Table 2 shows the associations of aging markers with OA risk based on the logistic regression. Each 1-year increase in biological age increased the risk of OA by 6% (95%CI 1.05 to 1.07). Similarly, each 1-year increase in phenotypic age was associated with an increased OA risk (OR 1.04, 95%CI 1.04 to 1.05). Additionally, for each unit increase in telomere length (mean T/S ratio), OR for OA decreased by 74% (95%CI 0.07 to 0.97), which was consistent with the quantile analysis (Q4 vs. Q1: OR 0.40, 95%CI 0.17 to 0.90).

Furthermore, parallel mediation analyses were performed to evaluate the potential mediation effects of biological aging on the associations of metals with OA risk. Biological age had significant mediated effects on the associations of Cd, Co, and Cs with OA risk, and the proportion of mediation was 69.27%, 18.43%, and 30.50% respectively (all P < 0.05). The mediated proportion of phenotypic age was 61.01%, 31.83%, and 17.00% on the associations of Cd, Co, and Cs with OA risk respectively. Telomere length also mediated the association between Cs and OA risk and the proportion of mediation was 9.81% (Additional file 1: Table S7). Moreover, biological age, phenotypic age, and telomere length parallelly mediated the associations of mixed metals with OA risk with 57.60%, 48.30%, and 9.50% proportion of mediation respectively (all P < 0.05) (Fig. 4).

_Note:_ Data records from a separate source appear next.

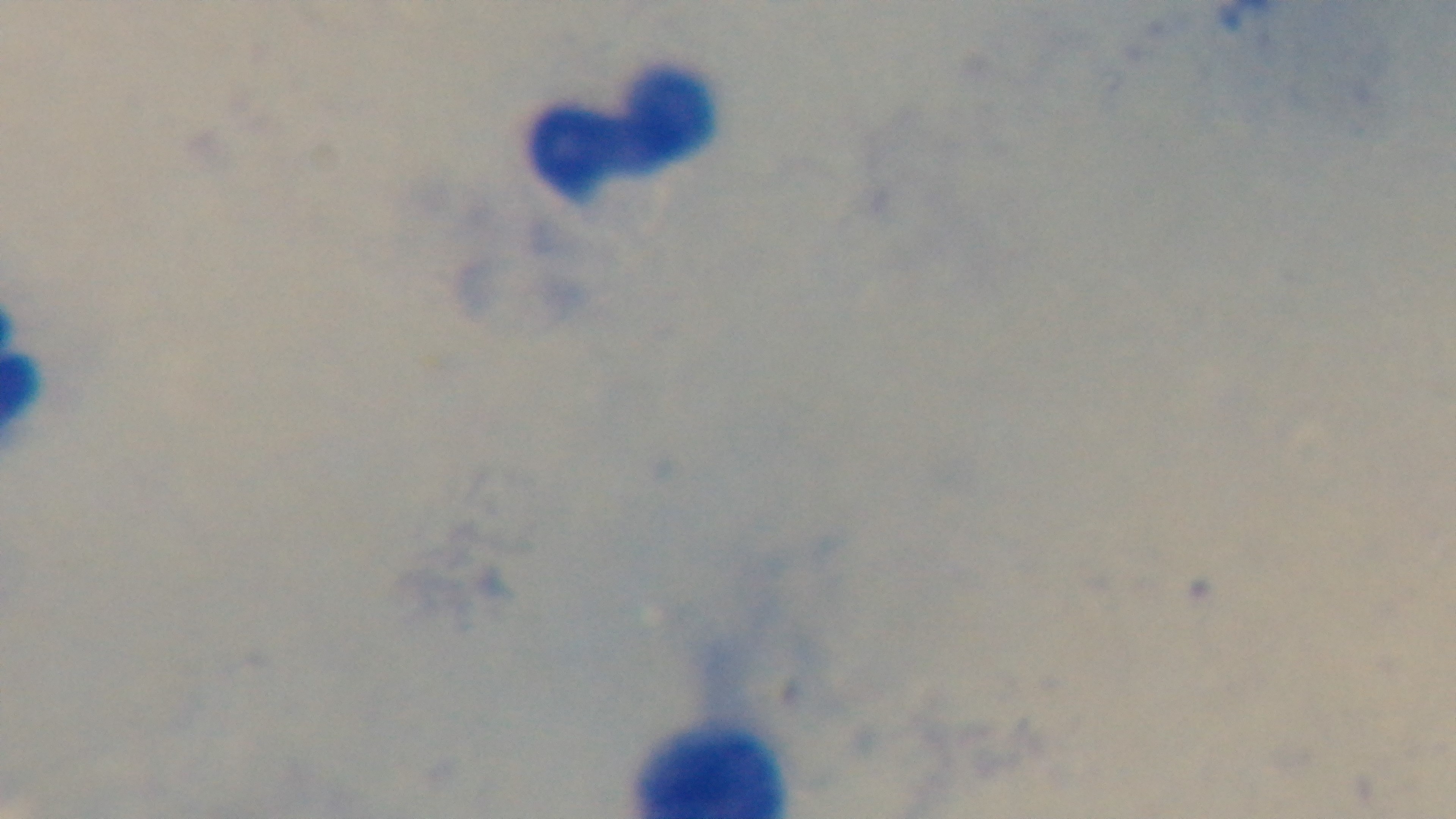
Summary:
  - Objective: 100x oil immersion
  - Malaria status: uninfected
  - Field of view: single
  - Preparation: thick
  - Stain: Giemsa
  - Capture: mounted 4K digital camera
  - Modality: light microscopyState the blood parasite species.
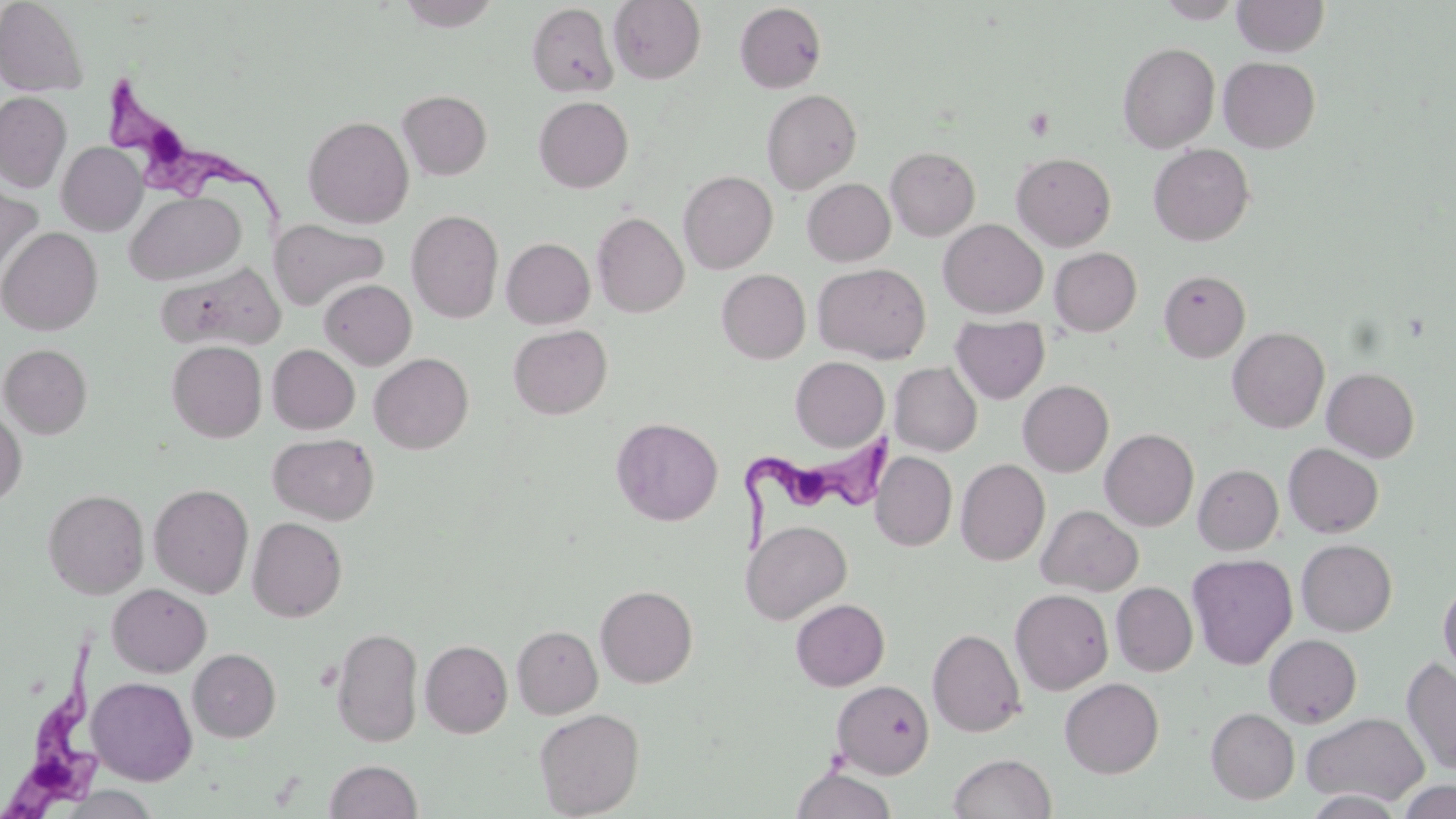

As cell senescence is a leading cause of whole-body aging, we further explored the potential paths of associations between metals and OA risk by the serial mediation models. Additional file 1: Table S8 shows the association between Cs and OA risk serially mediated by telomere length-biological age path and telomere length-phenotypic age path, with 4.55% and 4.17% proportion of mediation respectively. Besides, the serial mediated effect of telomere length-biological age path and telomere length-phenotypic age path on the association of mixed metals with OA risk were 0.70% and 0.60% respectively. And the proportion of mediation was 11.67% and 9.84%, respectively (Fig. 4).